> Written tasks
1/ In the essay on amoral hierarchies, what three kinds of organization can someone in Canada incorporate for a few hundred bucks?
2/ Reproduce the passage of the essay on amoral hierarchies from "This week I'm" to "no one else.", switching "levels" to "tiers" wherever it occurs.
3/ Pick up the essay on amoral hierarchies after its final sentence and keep writing.

> Document excerpt
#####
This series is sketching out a new way of looking at human history, not as some binary opposition in a materialist dialectic, which to my eye is at best a cartoonish simplification of complex historical and present-day realities, but as a messy process of technological development, where the technologies in question are aimed at solving the problem of getting people to work together toward common ends without slamming into each other too often.
This week I'm finally getting to the modern world, which I contend is distinct from what came before it because the default, dominant, technology of human organization is what I'm calling the amoral hierarchy, in which hierarchical position is nominally independent of any "moral warrant" like the divine right of kings or age or other birth-right aristocratic position.
A hierarchy is a more-or-less stable system of levels in which people at one level have the ability to command, and enforce their commands upon, people at lower levels. Pre-modern hierarchies were in general moral, which means only "the right sort" were allowed certain positions, and no one else.
Amoral hierarchy mode consists of hierarchies that anyone climb, and sometimes that anyone can create and grow, with social support (laws) that allow low-cost enforcement of hierarchical structure and command.
I want to first emphasize how insanely radical the idea of an amoral hierarchy is, which I think is so generally under-appreciated that it is almost invisible to us: we just take it for granted that of course just anyone can advance up the hierarchical ladders of the world, or in some cases create a hierarchical organization and run it for their own benefit. In Canada it's possible to incorporate a society (non-profit), a political party, or a business in your pajamas for a few hundred bucks, and while racial and other forms of discrimination are still present, they are fantastically small by historical standards. Formally, anyone is supposed to be able to hold any position in any of our amoral hierarchies, from government bureaucracies to non-profits to commercial enterprises.
#####
> Supplied information
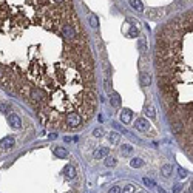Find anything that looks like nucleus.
#####
> Answers below
1/ A society (non-profit), a political party, or a business.

2/
This week I'm finally getting to the modern world, which I contend is distinct from what came before it because the default, dominant, technology of human organization is what I'm calling the amoral hierarchy, in which hierarchical position is nominally independent of any "moral warrant" like the divine right of kings or age or other birth-right aristocratic position.
A hierarchy is a more-or-less stable system of tiers in which people at one level have the ability to command, and enforce their commands upon, people at lower tiers. Pre-modern hierarchies were in general moral, which means only "the right sort" were allowed certain positions, and no one else.

3/
A few hundred years ago simply suggesting that this might be a good thing could be considered treasonous. The idea that ordinary people might even have the right to get paid was treason: the first strike in the modern sense of the term was by sailors in England in the 1700s--the word "strike" may come from the act of "striking" (lowering) sails--and these strikes were put down by violence and the ring-leaders often executed.
Why?
Because they didn't have a moral warrant for taking leadership or power.
Note also that a labour union is as much an amoral hierarchy as a corporation or a socialist bureaucracy. If I wanted to wax all Hegelian I'd say this idea of amoral hierarchies was the synthesis of the capital/labour thesis and antithesis, but I'm not an idiot so I won't.
What follows here is a very European and Anglo-focused sketch of the transition from moral to amoral hierarchies, but since the amoral hierarchy was one of Europe's major exports over the past few hundred years hopefully that won't distort things too badly.
The primary sources of the new technology of organization were municipal corporations and urban guilds, neither of which were especially interested in moral warrants for office holding compared to aristocracies.
This is a badly understudied area of history--and I'm behind on my reading relative to where I'd hoped to be when I got around to writing this, particularly Sheilagh Ogilvie's "The European Guilds"--so this is even more hand-waving than some of the other things I'm saying, but it's clear that merchant leagues, guilds, and towns, were all struggling to find ways to organize themselves that didn't depend on anyone having the divine right to do anything. Guilds were hierarchical and difficult to get into if you weren't "the right sort"--particularly with regard to family--so they still look a lot like moral hierarchies, much as early horseless carriages looked a lot like, well... carriages without horses. Technological development is like that.
People who hadn't chosen their parents as well as they might wish were motivated to find solutions to the problem of getting large groups of people to work toward common goals--like keeping the city walls patrolled--without having any whiff of a moral warrant for their place in the local hierarchy.
And it's important to note that by this time almost any group of people larger than a village was apt to have a hierarchy, just as the average person today is apt to have a computer: hierarchies had long been the default technology of human organization. They are what people tried to create wherever possible. If you look at the development of post-Conquest England you see a process of hierarchy creation, which as much as possible followed the system of moral warrants given by birth or granted by someone higher up the food chain.
It didn't always work, though, and as the English ruling class became more culturally and linguistically distinct from their French fore-bearers, they were apt to invoke Anglo-Saxon models of kingship that depended at least in part on the consent of the governed, which pushed divine right aside now and then, resulting in the odd regicide and usurpation.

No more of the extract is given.